Retype, word for word, each line between the lines holding "phylum: Chordata" and "category: possum", inclusive, and leave the rest of the data alone.

============================================================

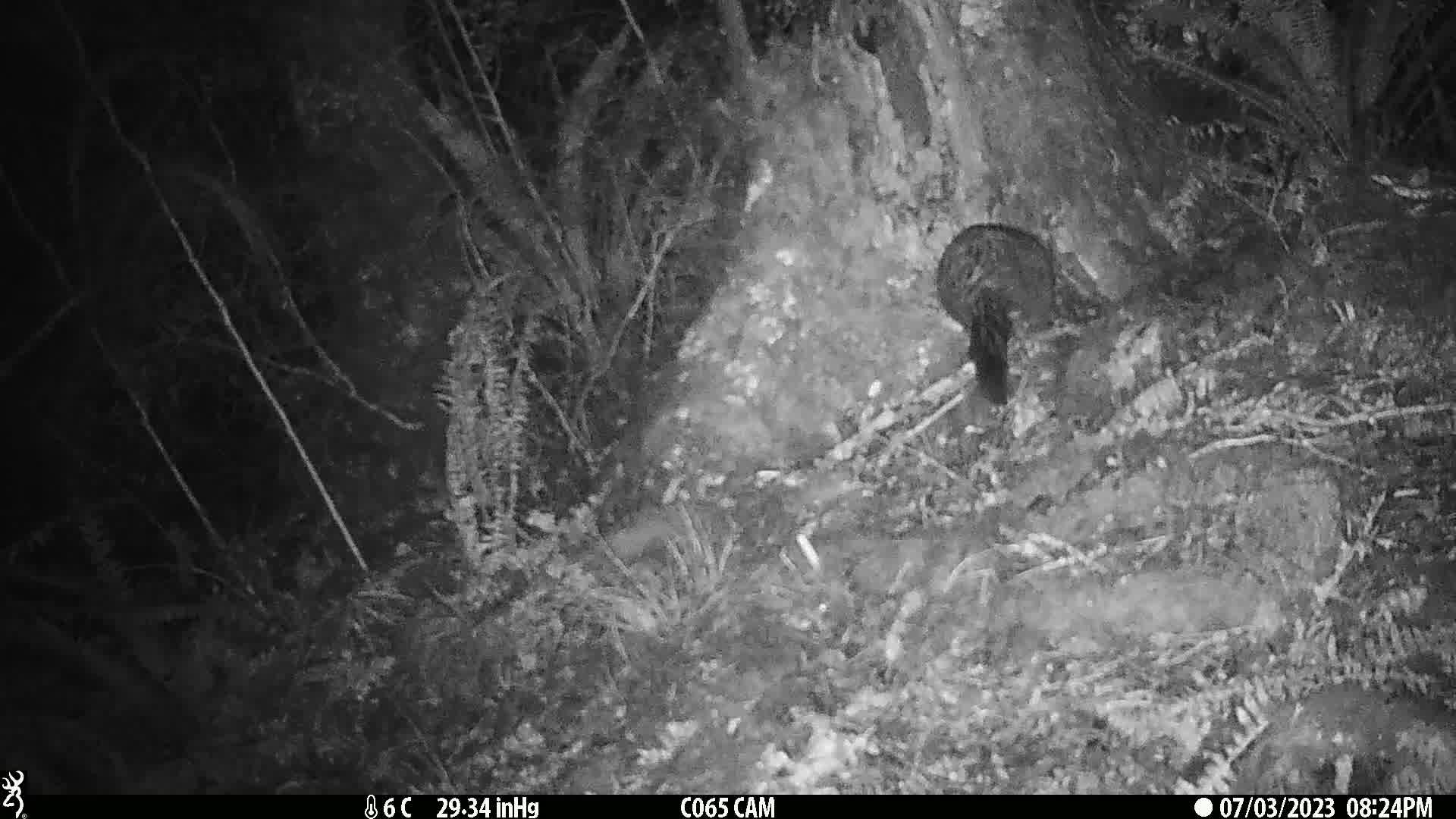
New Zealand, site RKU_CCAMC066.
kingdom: Animalia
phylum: Chordata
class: Mammalia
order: Diprotodontia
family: Phalangeridae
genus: Trichosurus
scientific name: Trichosurus vulpecula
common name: common brushtail possum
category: possum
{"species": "possum (common brushtail possum) (Trichosurus vulpecula)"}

============================================================

* **Written solution**:
phylum: Chordata
class: Mammalia
order: Diprotodontia
family: Phalangeridae
genus: Trichosurus
scientific name: Trichosurus vulpecula
common name: common brushtail possum
category: possum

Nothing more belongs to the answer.